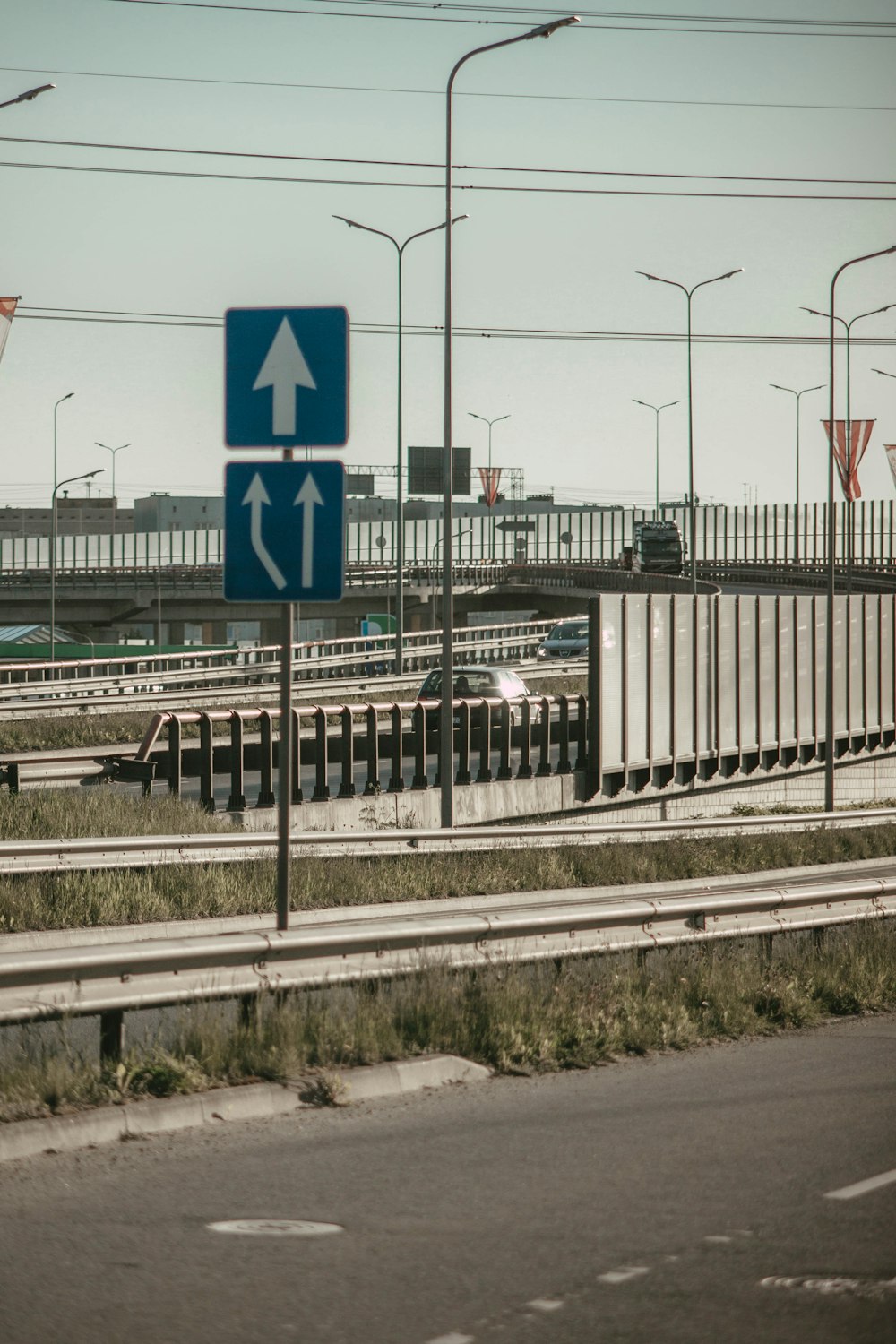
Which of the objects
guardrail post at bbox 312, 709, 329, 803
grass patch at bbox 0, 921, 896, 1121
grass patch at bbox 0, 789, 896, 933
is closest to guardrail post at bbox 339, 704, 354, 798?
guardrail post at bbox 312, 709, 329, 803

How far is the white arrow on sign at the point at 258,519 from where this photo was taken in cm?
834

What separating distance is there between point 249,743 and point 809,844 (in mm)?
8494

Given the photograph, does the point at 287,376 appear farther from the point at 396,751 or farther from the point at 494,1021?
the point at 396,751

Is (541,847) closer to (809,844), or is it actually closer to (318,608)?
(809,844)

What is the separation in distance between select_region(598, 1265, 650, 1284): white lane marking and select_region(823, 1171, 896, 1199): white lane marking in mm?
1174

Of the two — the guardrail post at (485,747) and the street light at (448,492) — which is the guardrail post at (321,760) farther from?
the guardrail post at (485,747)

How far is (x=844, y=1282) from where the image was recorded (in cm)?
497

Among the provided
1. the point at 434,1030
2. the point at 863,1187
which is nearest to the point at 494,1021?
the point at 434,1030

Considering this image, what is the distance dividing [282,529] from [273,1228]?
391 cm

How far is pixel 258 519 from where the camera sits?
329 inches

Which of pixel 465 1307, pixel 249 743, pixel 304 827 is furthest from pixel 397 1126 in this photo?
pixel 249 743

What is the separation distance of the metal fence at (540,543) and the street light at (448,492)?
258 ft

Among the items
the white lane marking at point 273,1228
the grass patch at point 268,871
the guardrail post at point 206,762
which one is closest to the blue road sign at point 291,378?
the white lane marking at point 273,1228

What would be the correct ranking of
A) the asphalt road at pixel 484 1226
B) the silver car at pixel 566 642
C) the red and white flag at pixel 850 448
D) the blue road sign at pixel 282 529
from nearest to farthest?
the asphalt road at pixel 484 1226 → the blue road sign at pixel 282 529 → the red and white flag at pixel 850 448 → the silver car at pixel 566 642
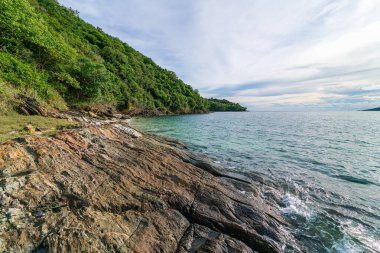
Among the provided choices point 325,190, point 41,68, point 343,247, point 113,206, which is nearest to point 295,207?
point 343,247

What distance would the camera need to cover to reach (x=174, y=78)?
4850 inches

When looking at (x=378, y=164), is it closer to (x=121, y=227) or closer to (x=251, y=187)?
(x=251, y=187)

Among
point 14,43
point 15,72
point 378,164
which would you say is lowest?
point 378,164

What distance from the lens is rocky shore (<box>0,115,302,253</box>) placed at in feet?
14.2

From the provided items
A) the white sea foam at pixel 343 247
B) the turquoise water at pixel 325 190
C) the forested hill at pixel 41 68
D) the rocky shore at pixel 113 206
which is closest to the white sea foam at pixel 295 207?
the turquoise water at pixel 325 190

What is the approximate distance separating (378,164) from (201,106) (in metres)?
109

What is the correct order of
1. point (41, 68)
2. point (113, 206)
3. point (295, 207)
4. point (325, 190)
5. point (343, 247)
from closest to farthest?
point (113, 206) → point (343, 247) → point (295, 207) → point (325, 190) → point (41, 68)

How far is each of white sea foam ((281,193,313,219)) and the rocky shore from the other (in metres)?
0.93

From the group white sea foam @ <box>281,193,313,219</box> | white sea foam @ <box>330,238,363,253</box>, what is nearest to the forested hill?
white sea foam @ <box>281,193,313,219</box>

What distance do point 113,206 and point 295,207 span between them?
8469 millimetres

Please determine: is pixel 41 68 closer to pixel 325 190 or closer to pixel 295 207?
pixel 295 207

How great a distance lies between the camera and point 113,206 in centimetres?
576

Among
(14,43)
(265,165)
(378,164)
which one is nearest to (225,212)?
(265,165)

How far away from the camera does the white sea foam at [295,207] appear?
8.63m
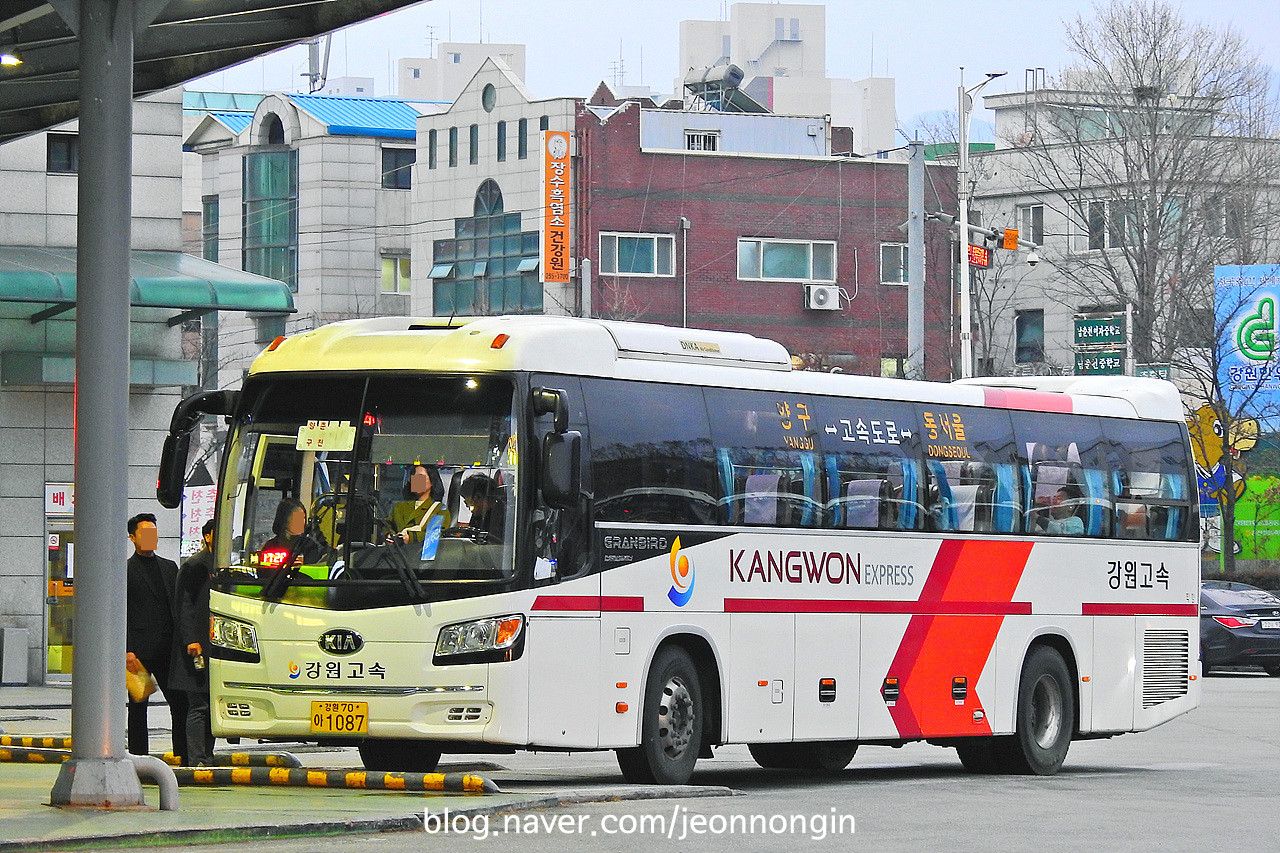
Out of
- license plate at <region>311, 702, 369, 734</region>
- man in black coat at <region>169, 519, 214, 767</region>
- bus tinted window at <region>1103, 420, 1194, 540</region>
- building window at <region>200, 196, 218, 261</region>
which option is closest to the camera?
━━━━━━━━━━━━━━━━
- Requirement -
Turn the stretch from the line containing "What distance do" through the end of the entries into a numbered list, dropping blank lines and leaving out the pictures.

- Exercise answer -
1. What distance do point 113,206 and point 295,207 span between them?
2. 8469 millimetres
3. Please determine: is pixel 41 68 closer to pixel 325 190 or closer to pixel 295 207?
4. pixel 295 207
5. How great a distance lies between the camera and point 113,206 in centimetres?
6. 576
7. Among
8. (14,43)
9. (265,165)
10. (378,164)
11. which one is nearest to (225,212)?
12. (265,165)
13. How far away from the camera does the white sea foam at [295,207] appear?
14. 8.63m
15. Out of
16. - license plate at <region>311, 702, 369, 734</region>
17. - man in black coat at <region>169, 519, 214, 767</region>
18. - bus tinted window at <region>1103, 420, 1194, 540</region>
19. - building window at <region>200, 196, 218, 261</region>
20. which option is closest to the camera?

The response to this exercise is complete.